In the meantime, Srijesh visits their house. He has loved her since the college days but was never able to express his feelings. He works as the manager in a shoe shop in the same mall and would often ask her for a momo date, before she had left her job. But she always refused. On visiting their house, he was baffled to see her bald. Panic-stricken, Enakshi asked him for a momo date. She asks him if he would still like her after seeing her baldness. But Srijesh says that he has always loved her and will continue to do so. He proposes marriage to her, to which she happily agrees. Her parents are delighted by the news.

Together with her family, Srijesh goes to the dance competition at the mall. But a child mistakenly pulls her wig. It exposed her bald head in front of everyone. She hurriedly runs to the washroom and cries there and decides to not dance at the competition. But upon persuasion from her parents and Srijesh, she performs without her wig, to the audience's surprise. Her parents broke into tears but the crowd appreciated her and supported her with applause.

She marries Srijesh. A year later, she returns to enroll the names of the students from her own dance academy. Now, she has started a dance academy, pursued her passion, and no longer wears a wig. She has realised that differences are nothing to be ashamed of.

==Cast==
- Shweta Tripathi as Enakshi Dasgupta
- Jitendra Kumar as Srijoy
- Vipin Sharma as A.Dasgupta, Enakshi's father
- Deepika Amin as Debashree Dasgupta, Enakshi's mother
- Brijendra Kala as Alok, wig-shop owner
- Bharti Doshi as Enakshi's aunt (mausi)
- Shashi Kiran as Pandit

==Soundtrack==

The music of the film is composed by Kanish Sharma, Bharath Hitarth and Bishakh Jyoti while the lyrics are penned by Devendra Kafir, Majaal and Bharath Menaria. The Background Score is composed by Sanchit Choudhary and Bishakh Jyoti

Track listing
| No. | Title | Lyrics | Music | Singer(s) | Length |
|---|---|---|---|---|---|
| 1. | "Bibi" | Devendra Kafir | Kanish Sharma | Shahid Mallya, Asees Kaur | 3:23 |
| 2. | "Dil Dhoondhata He" | Majaal | Kanish Sharma | Mohan Kannan | 3:23 |
| 3. | "Me Udi" | Bharath Menaria | Bharath-Hitarth | Yashita Sharam | 4:20 |
| 4. | "Beimani Se" | Majaal | Bishakh Jyoti | Mahalakshmi Iyer | 6:15 |
| 5. | "Nuskha Tarana" | Majaal | Kanish Sharma | Kavita Seth | 4:12 |
| Total length: |  |  |  |  | 21:33 |

==Reception==
===Critical response===
Renuka Vyavahare of The Times of India gives 3.5/5 stars and says, "Despite the film’s languid pace, this one’s a winner – hair or no hair. It also reminds you that good people end up with good people, always." Rahul Desai writing for Film Companion gives 3.5/5 stars and finds it, "disarmingly simple and well-acted story that resists the temptation of looking good in order to feel good."

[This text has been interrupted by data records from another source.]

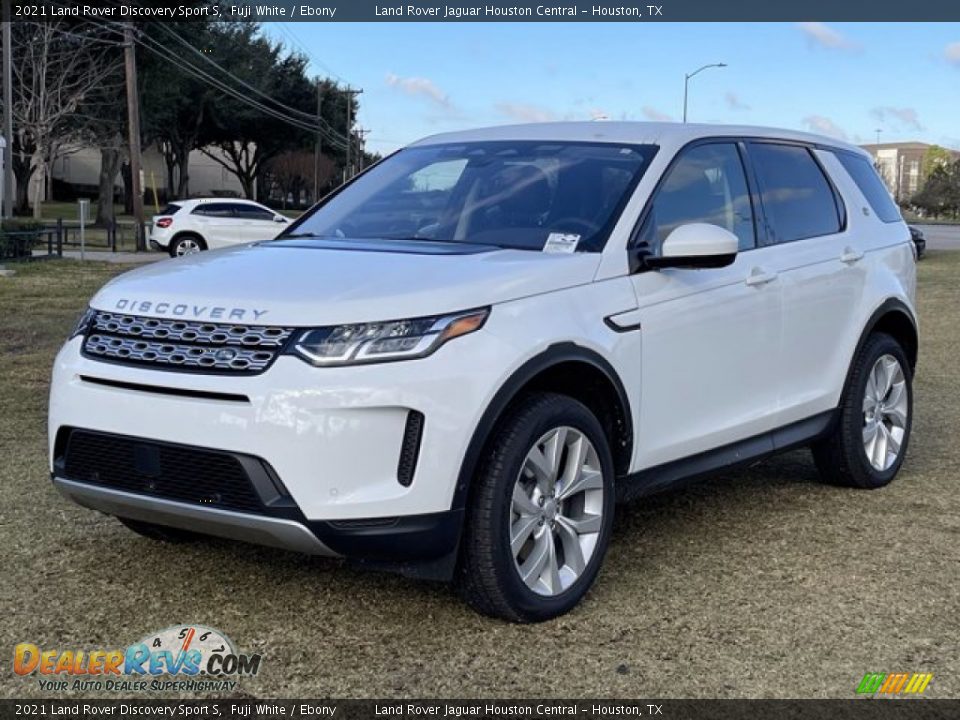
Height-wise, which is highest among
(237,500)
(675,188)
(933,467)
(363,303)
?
(675,188)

Hindustan Times rates the film with 2.5/5 stars and states "...despite its short-comings, Gone Kesh, is one feeble yet brave attempt." Anupama Chopra of Film Companion gives 2.5/5 stars with remarks, "Warm and humorous but may have been better as a short film." and concludes the review as, "Despite the right intentions and strong performances, the sweetness of the story barely lingers." Nandini Ramnath of Scroll.in writes, "The parents turn out to be the movie’s most beautiful characters. Vipin Sharma and Deepika Amin turn out solid performances, and movingly portray a couple who have sacrificed their dreams for their only daughter."